Core Concepts
Virtually augmenting the NYU Depth V2 dataset with randomly generated 3D objects improves the performance and generalization of deep neural networks for monocular depth estimation.
Abstract
The paper presents ANYU, a new virtually augmented version of the NYU Depth V2 dataset, designed for improving monocular depth estimation. Unlike previous approaches that use full 3D scenes of a virtual world, ANYU was created by incorporating RGB-D representations of virtual reality objects into the original NYU Depth V2 images.
The authors deliberately did not match each virtual object with an appropriate texture and location within the real-world image. Instead, they used randomness in generating virtual objects and choosing their placement to maximize the diversity of the training data. Extensive experiments on the original and virtually enriched NYU Depth V2 datasets, as well as the iBims-1 benchmark, show that ANYU improves the monocular depth estimation performance and generalization of deep neural networks with different architectures, especially the state-of-the-art VPD model.
The key findings are:
- Supplementing the NYU Depth V2 dataset with 5-40% of virtually augmented RGB-D image pairs yields the best depth estimation results, with further increase in augmentation leading to a slight degradation but still better performance than the original dataset.
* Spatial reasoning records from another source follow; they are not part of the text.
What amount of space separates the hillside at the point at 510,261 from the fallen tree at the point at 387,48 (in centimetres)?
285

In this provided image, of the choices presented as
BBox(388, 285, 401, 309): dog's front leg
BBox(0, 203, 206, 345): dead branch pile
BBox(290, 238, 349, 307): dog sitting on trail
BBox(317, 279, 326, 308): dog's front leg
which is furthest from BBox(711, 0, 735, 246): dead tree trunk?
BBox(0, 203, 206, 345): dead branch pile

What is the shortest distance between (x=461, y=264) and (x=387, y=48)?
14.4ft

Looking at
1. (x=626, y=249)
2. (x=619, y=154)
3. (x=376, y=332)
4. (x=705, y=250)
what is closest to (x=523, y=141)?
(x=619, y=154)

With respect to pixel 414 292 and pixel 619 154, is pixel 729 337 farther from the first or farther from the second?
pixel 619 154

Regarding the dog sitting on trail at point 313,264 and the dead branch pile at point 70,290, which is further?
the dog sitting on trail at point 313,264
- Reducing the size of the original NYU Depth V2 training set and expanding it with virtually enriched images significantly mitigates the performance drop, demonstrating the importance of data diversity.
- The VPD and PixelFormer models trained on ANYU achieve new state-of-the-art results on the NYU Depth V2 test set and improved cross-dataset generalization on the iBims-1 benchmark.
The authors make the ANYU dataset publicly available in two configurations with 10% and 100% additional synthetically enriched RGB-D pairs for efficient training and empirical exploration of virtual augmentation.
Stats
Reducing the NYU Depth V2 training set from 100% to 1% increases the RMSE by a factor of 2, while expanding the remaining 1% with virtually enriched images improves the RMSE by 25%.
Training the VPD model on the full NYU Depth V2 dataset with 10% virtually augmented images achieves the lowest RMSE of 0.248, compared to 0.254 without augmentation.
The PixelFormer model trained on ANYU improves the RMSE from 0.322 to 0.320 on the NYU Depth V2 test set, and from 1.595 to 1.539 on the iBims-1 benchmark.
The VPD model trained on ANYU achieves a new state-of-the-art RMSE of 1.365 on the iBims-1 dataset, compared to 1.493 without augmentation.
Quotes
"In contrast to the well-known approach where full 3D scenes of a virtual world are utilized to generate artificial datasets, ANYU was created by incorporating RGB-D representations of virtual reality objects into the original NYU depth v2 images."
"We specifically did not match each generated virtual object with an appropriate texture and a suitable location within the real-world image. Instead, an assignment of texture, location, lighting, and other rendering parameters was randomized to maximize a diversity of the training data, and to show that it is randomness that can improve the generalizing ability of a dataset."